New York City could operate with no more than a few thousand taxis or rides if we took carpooling more seriously, researchers have suggested.
When commuters share their rides through carpooling, the cost of individual transport lowers and there are potentially fewer cars on the road which can cause increased congestion and pollution.
Modern ride-hailing services including Uber and Lyft, in which passengers can hail a ride through mobile devices and also share their vehicle with others, have caused controversy and are often less-than-popular with traditional taxi firms, but researchers say these services could have a real impact on how many vehicles are needed on our city roads.
Currently, New York City has issued almost 14,000 official taxi medallion licenses, but according to researchers from MIT's Computer Science and Artificial Intelligence Laboratory (CSAIL), the city could make do with no more than a quarter of rides.
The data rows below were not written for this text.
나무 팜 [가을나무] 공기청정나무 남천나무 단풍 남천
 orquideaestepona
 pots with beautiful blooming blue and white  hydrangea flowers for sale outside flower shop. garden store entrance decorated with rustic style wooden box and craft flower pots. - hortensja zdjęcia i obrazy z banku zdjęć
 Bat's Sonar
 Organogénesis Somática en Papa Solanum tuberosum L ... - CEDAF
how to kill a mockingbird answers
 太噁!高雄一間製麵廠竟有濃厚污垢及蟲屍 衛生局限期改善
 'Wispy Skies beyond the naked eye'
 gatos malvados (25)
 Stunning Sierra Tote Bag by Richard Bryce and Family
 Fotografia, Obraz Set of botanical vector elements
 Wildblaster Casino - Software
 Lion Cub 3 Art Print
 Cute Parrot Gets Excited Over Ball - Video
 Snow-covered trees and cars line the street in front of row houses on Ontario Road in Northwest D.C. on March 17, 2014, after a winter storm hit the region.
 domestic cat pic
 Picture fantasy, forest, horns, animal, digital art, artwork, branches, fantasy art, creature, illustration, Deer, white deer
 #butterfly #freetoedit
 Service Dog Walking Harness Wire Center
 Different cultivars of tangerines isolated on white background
The team has developed a new algorithm which crunched the numbers and, assuming carpooling becomes more popular, MIT has come to the conclusion that NYC only needs 3,000 four-person cars to serve 98 percent of transport demand in New York City.
The average waiting time would be less than three minutes for a ride.
Led by Professor Daniela Rus, the MIT CSAIL group's algorithm also suggested that if two-person carpools were in use, 3,000 could serve 94 percent of demand, and only 2,000 vehicles would be needed to cater for 95 percent of demand if they carried 10 passengers each.
The algorithm uses data from three million NYC taxi rides to work out in real-time where the hotspots are for transport requests and how to proactively reroute cars to the areas with the highest levels of demands, a feature MIT says improves service speed by up to 20 percent.
"To our knowledge, this is the first time that scientists have been able to experimentally quantify the trade-off between fleet size, capacity, waiting time, travel delay, and operational costs for a range of vehicles, from taxis to vans and shuttles," says Rus.
"What's more, the system is particularly suited to autonomous cars, since it can continuously reroute vehicles based on real-time requests," the researcher added.
Today, carpooling services are somewhat limited -- especially as requests need to be in before a route can be determined -- but the researchers say that in the future, the algorithm could be used to rematch requests to different vehicles, including those with larger capacities, while also keeping in mind passenger cost, time and convenience.
Rus calls the system an "anytime optimal algorithm," which means that it improves as more data is fed into the algorithm and over time with frequent use.
"Ride-sharing services have enormous potential for positive societal impact with respect to congestion, pollution and energy consumption," says Rus. "I think it's important that we as researchers do everything we can to explore ways to make these transportation systems as efficient and reliable as possible."
The research was published in the journal Proceedings of the National Academy of the Sciences (PNAS).